Compared to a __data.frame__, tibbles are more strict: they never do partial matching, and they will generate a warning if the column you are trying to access does not exist.

#### 10.4 Interacting with older code

Some older functions don't work with tibbles. If you encounter one of these functions, use __as.data.frame()__ to turn a tibble back to a __data.frame__:

```{r}
class(as.data.frame(tb))
```

The main reason that some older functions don't work with tibble is the __[__ function. We don't use __[__ much in this book because __dplyr::filter()__ and __dplyr::select()__ allow you to solve the same problems with clearer code (but you will learn a little about it in __vector subsetting__). With base R data frames, __[__ sometimes returns a data frame, and sometimes returns a vector. With tibbles, __[__ always returns another tibble.

#### 10.5 Exercises

1. How can you tell if an object is a tibble? (Hint: try printing __mtcars__, which is a regular data frame).

```{r}
mtcars
as_tibble(mtcars)
```

I think because of my screen, there is not much of a noticeable difference. We know however that data frames will print all columns and not cap how many rows. Tibbles however are more compact and generally (assuming no prefernce overrides) will print the first ten rows and only as many columns as fit on the screen.

Interestingly, both tables produced show the type of data in each column - I thought data frames did not do this? Perhaps this is a unique feature of R notebook.
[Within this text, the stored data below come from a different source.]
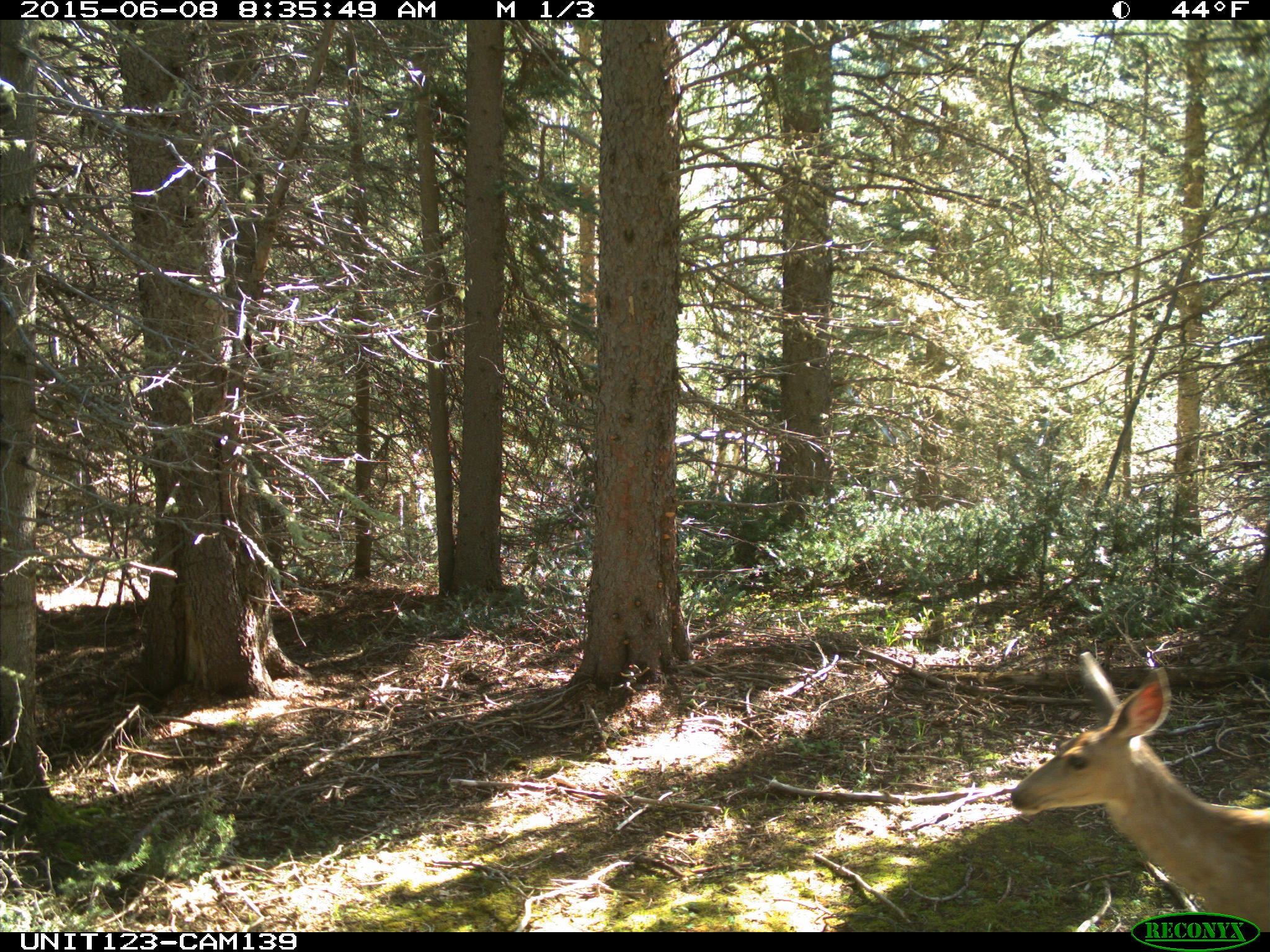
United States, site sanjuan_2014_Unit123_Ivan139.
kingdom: Animalia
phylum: Chordata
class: Mammalia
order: Artiodactyla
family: Cervidae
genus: Odocoileus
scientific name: Odocoileus hemionus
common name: mule deer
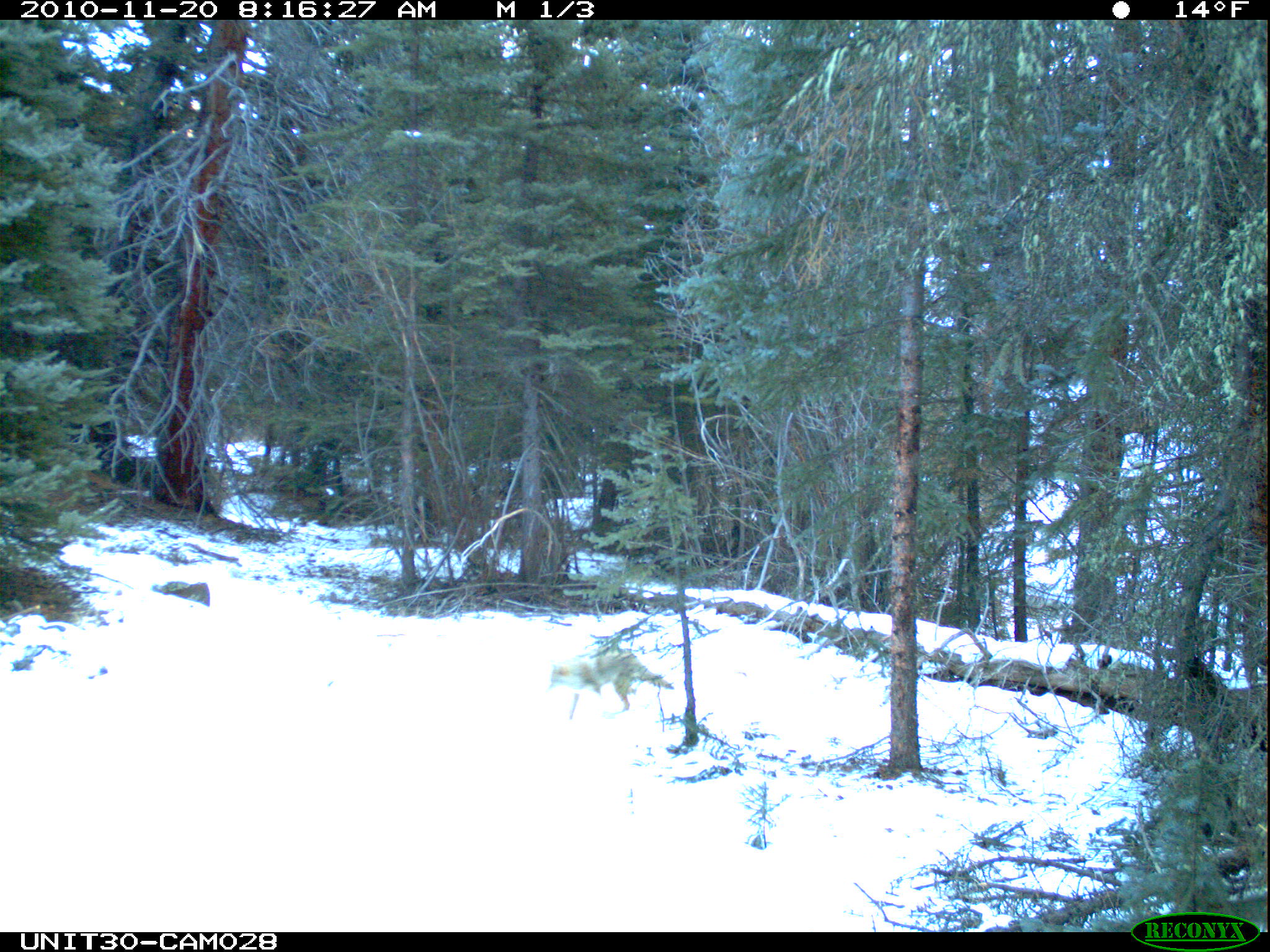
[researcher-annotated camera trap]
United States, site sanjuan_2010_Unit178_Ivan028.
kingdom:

You can also use the __is_tibble__ function to check.

```{r}
is_tibble(mtcars)
```

More generally, you can use the __class()__ function to find out the class of an object. Tibbles has classes __c("tbl_df", "tbl", "data.frame")__, while old data frames will only have the class __"data.frame"__.

If you are interested in reading more on R's classes, read the chapters on object oriented programming in __Advanaced R__. 

2. Compare and contrast the following operations on a __data.frame__ and equivalent tibble What is different? Why might the default data frame behaviors cause you frustration?

```{r}
df <- data.frame(abc = 1, xyz = "a")
df$x
df[, "xyz"]
df[, c("abc", "xyz")]
```

```{r}
df2 <- tibble(abc = 1, xyz = "a")
df2$x
df2[, "xyz"]
df2[, c("abc", "xyz")]
```

When using the __$__ operator, data frames will select any column that begins with the first letter. So in the first example, there is no column "x", but because there is a column "xyz" - the data frame pulls the corresponding rows for that column. This may be helpful for lowering keystrokes, but it increases the risk of accidentally selecting a column you did not intend to.

3. If you have the name of a variable stored in an object, e.g. __var <- "mpg"__, how can you extract the reference variable from a tibble?

```{r}
df[[var]]
```

4. Practice referring to non-syntactic names in the following data frame by:

1. Extracting the variable called 1.
2. Plotting a scatterplot of __1__ vs __2__.
3. Creating a new column called __3__ which is __2__ divided by __1__.
4. Renaming the columns to __one__, __two__, and __three__.

```{r}
annoying <- tibble(
  `1` = 1:10,
  `2` = `1` * 2 + rnorm(length(`1`))
)
```

```{r}
annoying[[1]]
annoying$`1`
annoying[["1"]]
```

```{r}
ggplot(annoying, aes(`1`, `2`)) +
  geom_point()
```

```{r}
annoying <- tibble(annoying, `3` = annoying$`2`/annoying$`1`)
```

```{r}
annoying
```

```{r}
annoying <- rename(annoying, one = `1`, two = `2`, three = `3`)
```

```{r}
annoying
```

5. What does __tibble::enframe()__ do? When might you use it?

```{r}
?tibble::enframe
```

enframe() converts vectors to data frames, and vice versa.

enframe() converts named atomic vectors or lists to one- or two-column data frames. For a list, the result will be a nested tibble with a column of type list. For unnamed vectors, the natural sequence is used as name column.

deframe() converts two-column data frames to a named vector or list, using the first column as name and the second column as value. If the input has only one column, and unnamed vector is returned.

```{r}
enframe(c(a = 1, b = 2, c = 3))
```

This would be useful if you had a series of vectors that you needed to use to construct a data frame. For example, in the df above, if you had a bunch of vectors containg car data, you could create a useful dataset with all the vectors.

6. What option controls how many additional column names are printed at the footer of a tibble?